The main focus of these works is to breathe life into a long forgotten heritage, portraying people he finds fascinating in order to create an opportunity for people to connect and engage with the bodies portrayed. Attempting to cultivate a deeper understanding by retelling the narrative as accurately as the reality Qhama has experienced and witnessed. This emphasizes the notion of a ‘new dawn’ through his process of re-representation.
Paul Daniels
“Born on the 12th of July 1975, I have been an artist from an early age, as a youngster in the early 1990’s I was well aware of the many shortcomings I would have to face and overcome, yet I never stopped drawing. I developed a fascination for watercolours and oil point. After I finished matric I went to further my studies at Athlone Technical College, where enrolled to study boiler making. I loved working with forms and sheet metal. I love creating art pieces whether in metal form, clay, paint or ink sketches. I sold numerous paintings to private clients local and abroad.

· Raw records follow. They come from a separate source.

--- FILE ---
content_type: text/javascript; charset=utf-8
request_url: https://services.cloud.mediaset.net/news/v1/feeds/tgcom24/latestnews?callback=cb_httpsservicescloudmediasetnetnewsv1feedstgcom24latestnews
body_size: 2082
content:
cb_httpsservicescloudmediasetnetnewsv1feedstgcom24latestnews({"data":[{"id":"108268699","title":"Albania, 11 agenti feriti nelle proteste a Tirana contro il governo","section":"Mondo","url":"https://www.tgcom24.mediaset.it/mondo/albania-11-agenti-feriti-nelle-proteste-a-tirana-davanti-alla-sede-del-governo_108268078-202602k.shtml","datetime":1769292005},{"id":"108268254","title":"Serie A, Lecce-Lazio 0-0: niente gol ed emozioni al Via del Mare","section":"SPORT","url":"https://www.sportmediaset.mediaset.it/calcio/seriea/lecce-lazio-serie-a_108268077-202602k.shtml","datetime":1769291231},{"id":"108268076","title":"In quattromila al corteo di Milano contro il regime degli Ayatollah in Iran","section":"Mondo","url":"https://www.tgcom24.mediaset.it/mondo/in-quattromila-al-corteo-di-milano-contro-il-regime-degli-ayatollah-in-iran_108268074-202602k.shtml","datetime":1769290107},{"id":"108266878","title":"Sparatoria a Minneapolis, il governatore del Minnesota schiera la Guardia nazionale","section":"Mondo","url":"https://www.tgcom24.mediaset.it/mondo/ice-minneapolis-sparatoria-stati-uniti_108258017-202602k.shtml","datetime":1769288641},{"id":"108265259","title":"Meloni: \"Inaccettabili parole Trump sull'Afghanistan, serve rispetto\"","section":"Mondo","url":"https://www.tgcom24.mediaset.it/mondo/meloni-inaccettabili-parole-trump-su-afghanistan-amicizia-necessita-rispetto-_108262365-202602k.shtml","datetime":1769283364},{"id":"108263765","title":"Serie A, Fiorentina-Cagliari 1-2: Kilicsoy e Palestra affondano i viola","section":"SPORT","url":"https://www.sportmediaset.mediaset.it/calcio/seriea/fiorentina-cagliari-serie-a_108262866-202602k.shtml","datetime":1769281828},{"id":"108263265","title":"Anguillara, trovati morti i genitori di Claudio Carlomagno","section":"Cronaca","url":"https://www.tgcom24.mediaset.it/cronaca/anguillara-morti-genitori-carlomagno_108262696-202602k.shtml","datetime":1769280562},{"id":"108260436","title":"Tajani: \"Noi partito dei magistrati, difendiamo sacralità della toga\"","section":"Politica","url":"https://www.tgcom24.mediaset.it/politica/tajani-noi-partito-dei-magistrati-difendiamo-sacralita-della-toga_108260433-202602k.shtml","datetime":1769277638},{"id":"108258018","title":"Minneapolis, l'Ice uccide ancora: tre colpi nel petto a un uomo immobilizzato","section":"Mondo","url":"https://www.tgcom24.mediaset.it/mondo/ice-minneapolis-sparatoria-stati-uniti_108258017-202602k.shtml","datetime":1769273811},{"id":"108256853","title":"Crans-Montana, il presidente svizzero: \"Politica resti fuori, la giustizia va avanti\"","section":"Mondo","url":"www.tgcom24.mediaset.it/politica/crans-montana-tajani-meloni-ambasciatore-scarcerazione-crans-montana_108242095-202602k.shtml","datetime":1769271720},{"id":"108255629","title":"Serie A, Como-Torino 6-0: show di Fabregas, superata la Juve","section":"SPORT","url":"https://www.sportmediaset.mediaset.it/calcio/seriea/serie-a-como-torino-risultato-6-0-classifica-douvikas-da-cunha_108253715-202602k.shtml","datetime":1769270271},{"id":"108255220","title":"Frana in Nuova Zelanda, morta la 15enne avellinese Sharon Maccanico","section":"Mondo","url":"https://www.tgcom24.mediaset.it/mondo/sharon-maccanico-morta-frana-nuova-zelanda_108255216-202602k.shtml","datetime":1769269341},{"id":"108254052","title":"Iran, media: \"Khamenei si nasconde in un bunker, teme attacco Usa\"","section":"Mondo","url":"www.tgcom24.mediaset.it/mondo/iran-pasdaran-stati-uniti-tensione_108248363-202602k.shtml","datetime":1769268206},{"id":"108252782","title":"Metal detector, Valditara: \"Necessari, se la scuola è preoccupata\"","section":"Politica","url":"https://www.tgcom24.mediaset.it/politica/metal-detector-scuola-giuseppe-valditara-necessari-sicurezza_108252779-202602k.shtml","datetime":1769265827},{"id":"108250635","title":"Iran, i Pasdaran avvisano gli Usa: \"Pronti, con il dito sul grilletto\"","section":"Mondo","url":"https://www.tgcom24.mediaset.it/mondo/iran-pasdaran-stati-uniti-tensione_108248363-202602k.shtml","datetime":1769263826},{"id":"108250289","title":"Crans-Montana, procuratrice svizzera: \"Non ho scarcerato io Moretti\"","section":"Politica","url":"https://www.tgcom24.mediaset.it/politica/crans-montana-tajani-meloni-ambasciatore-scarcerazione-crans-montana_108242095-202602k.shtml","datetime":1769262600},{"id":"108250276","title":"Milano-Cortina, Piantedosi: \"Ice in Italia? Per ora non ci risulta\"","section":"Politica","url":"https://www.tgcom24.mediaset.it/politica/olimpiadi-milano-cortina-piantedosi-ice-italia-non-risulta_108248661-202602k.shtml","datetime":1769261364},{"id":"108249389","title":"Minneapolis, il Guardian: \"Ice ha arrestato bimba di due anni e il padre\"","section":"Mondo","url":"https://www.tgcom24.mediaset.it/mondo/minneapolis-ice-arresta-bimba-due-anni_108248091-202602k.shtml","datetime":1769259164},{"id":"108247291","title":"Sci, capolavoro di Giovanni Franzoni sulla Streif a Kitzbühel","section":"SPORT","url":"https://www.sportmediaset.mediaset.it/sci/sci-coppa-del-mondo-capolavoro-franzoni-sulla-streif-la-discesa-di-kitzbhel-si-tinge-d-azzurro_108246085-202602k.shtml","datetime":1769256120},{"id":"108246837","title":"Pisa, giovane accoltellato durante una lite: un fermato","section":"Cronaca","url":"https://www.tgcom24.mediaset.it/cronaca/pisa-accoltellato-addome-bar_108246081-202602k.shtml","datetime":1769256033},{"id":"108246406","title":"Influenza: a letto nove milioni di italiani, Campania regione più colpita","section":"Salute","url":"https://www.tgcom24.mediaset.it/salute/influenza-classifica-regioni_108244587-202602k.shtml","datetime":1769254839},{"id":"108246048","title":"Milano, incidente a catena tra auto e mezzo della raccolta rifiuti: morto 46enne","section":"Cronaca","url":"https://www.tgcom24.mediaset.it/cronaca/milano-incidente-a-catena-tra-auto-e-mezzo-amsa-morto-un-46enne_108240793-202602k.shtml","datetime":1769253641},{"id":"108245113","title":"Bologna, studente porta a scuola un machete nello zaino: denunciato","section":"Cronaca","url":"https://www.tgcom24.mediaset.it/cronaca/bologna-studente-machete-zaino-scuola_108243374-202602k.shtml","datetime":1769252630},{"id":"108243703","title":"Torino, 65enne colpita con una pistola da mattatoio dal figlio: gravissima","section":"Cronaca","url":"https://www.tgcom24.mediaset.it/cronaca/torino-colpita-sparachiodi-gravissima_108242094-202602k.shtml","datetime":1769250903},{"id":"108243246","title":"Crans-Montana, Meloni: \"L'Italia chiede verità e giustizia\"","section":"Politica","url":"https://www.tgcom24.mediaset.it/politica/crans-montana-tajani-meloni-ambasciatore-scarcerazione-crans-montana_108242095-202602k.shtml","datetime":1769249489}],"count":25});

I work in an abstract-semi realistic style. I take inspiration from life and natural forms. The work I produce are presented sometimes as collages and colourful yet addressing very serious social issues, and my background as a graffiti artist and my keen interest in cartooning makes it easy to form together the puzzle of my paintings and raise awareness .I try to draw the viewer into my world and my thoughts. I render my works both colourful and dim moods to illustrate the concern or the joy of being in these diverse spaces. It is my mission to both entertain and make aware socially and politically the difficulties of our daily realities.”